• Case Study — Financial Services
Turning a Stalled AI Pilot Into a Working Content Workflow
An AI content workflow only works when humans still own judgment, compliance, and final review.A mid-size financial services team invested in an AI writing tool, but adoption flatlined after three months. I mapped the existing content process, identified where the tool was miscast, and redesigned the brief‑to‑publish workflow around it. Within eight weeks, output doubled and the team stopped treating the tool as a threat.
THE CLIENT
A mid-size financial services firm publishing high-regulation thought leadership and updates.
DELIVERABLE
A redesigned brief-to-publish content workflow, standardised briefing frames, and human-in-the-loop guidelines.
• ENGAGEMENT OVERVIEW
A mid-size financial services team invested in an AI writing tool to support thought leadership, client updates and internal explainers. After three months, adoption stalled. A few early champions kept experimenting, but most writers quietly returned to the old way of working. People blamed the tool. In reality, no one had ever designed the workflow around it.
The team did not need another platform demo. It needed a content workflow that made AI feel like support, not surveillance.
• OBJECTIVE
Identify where the AI writing tool was being miscast, map the real content flow, and turn a stalled pilot into a high-performing, human-led publishing sequence.
• PROBLEM
Too many expectations, too little structure
The AI pilot launched with good intentions and vague instructions.
- “Use the tool when it helps.”
- “Try it for first drafts.”
- “See what it can do for you.”
In practice:
- Briefs were long, inconsistent and often arrived late.
- Writers used the tool on highly regulated content where nuance and compliance mattered more than speed.
- No one knew which parts of the process AI should handle and which parts had to stay strictly human.
- Managers worried about “AI tone”, and writers feared being judged against machine output.

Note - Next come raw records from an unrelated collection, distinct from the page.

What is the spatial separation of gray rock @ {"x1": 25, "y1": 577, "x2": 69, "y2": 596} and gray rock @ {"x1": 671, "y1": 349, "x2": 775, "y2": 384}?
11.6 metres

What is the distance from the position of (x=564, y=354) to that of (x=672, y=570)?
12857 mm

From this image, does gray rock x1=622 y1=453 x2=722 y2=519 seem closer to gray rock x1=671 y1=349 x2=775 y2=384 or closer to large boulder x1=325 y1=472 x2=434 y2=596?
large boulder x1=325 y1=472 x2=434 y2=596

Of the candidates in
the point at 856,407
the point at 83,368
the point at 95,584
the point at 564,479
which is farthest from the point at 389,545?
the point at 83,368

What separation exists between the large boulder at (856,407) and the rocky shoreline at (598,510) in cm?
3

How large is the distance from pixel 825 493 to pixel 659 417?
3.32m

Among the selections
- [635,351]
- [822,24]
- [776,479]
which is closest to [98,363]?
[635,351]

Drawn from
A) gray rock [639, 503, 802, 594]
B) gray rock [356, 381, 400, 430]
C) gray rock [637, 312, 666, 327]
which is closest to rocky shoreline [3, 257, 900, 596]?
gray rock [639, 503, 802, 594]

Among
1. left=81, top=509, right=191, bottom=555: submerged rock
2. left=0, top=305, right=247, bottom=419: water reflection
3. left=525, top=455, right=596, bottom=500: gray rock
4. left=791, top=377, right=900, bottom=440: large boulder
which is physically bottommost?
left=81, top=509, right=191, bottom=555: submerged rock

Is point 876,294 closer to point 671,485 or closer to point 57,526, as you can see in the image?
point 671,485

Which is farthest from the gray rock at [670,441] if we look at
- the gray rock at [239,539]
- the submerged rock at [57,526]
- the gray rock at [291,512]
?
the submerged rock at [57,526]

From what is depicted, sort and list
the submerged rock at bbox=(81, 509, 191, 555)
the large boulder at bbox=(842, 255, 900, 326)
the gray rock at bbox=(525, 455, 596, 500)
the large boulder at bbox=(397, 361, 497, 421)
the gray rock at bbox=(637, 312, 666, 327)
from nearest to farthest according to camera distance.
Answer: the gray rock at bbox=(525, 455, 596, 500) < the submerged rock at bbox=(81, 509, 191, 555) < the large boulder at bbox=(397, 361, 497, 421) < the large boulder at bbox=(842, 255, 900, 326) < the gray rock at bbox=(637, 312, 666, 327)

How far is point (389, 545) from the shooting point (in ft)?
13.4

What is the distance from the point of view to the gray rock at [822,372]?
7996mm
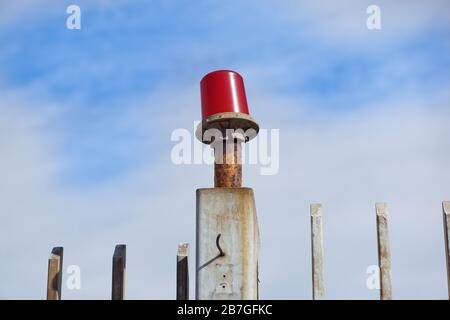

The result was predictable: adoption flatlined, trust eroded, and the investment was quietly classified as “an experiment that didn’t quite land”.
• APPROACH
Redesigning the workflow, not the tool
Rather than forcing writers to adapt to the software, we rebuilt the publishing workflow so the technology served specific, high-leverage steps.
01. Map the real content process
Instead of starting with tool features, the engagement began with mapping how work actually flowed:
- How content briefs were originally initiated and written.
- The exact paths of collaboration between writers and Subject Matter Experts (SMEs).
- The number of manual compliance and regulatory review rounds.
- How drafts finally cleared final sign-off and moved to publish.
This made it clear that the bottlenecks were not just about writing speed. They were about unclear ownership, late decisions and repeated rewrites.
02. Identify where AI was miscast
We closely examined how the existing pilot had been operated:
- The tool was being asked to write fully-formed regulated content directly from poor inputs.
- AI was being introduced too late in the process, as a shortcut to fix weak drafts.
- Writers were spending hours manually fixing machine output to match the firm’s tone.
- Compliance reviewers, feeling blindsided by generic text, became significantly more cautious.
In short, the AI tool had been cast as a replacement writer in a workflow that had never made space for it.
03. Redesign the workflow around AI
We positioned the tool as a structured assistant, introducing clear boundaries:
- Standardised structured briefs to ensure the tool always starts with solid, compliant facts.
- Moved AI usage upstream to outline generation, brain-mapping, and structure formatting.
- Established clear ‘human review’ checkpoints where drafts must be approved by senior writers.
- Mapped specific channels so complex, high-risk publications stayed fully human-crafted.
Working rule: AI could suggest language and structure; humans owned judgment, nuance and sign-off.
• Outcomes
What changed
2× content output
The team doubled usable content volume without increasing headcount, largely by shortening briefing, reducing rework and using AI for outlines and repurposing rather than full rewrites.
8-week turnaround
The pilot moved from “stalled tool” to a functioning content workflow in two months, with writers and managers agreeing on when and how AI should be used.
Workflow redesign
The firm gained an explicit, documented brief-to-publish workflow that treated AI as a capability inside the process, not a black-box shortcut sitting on top of it.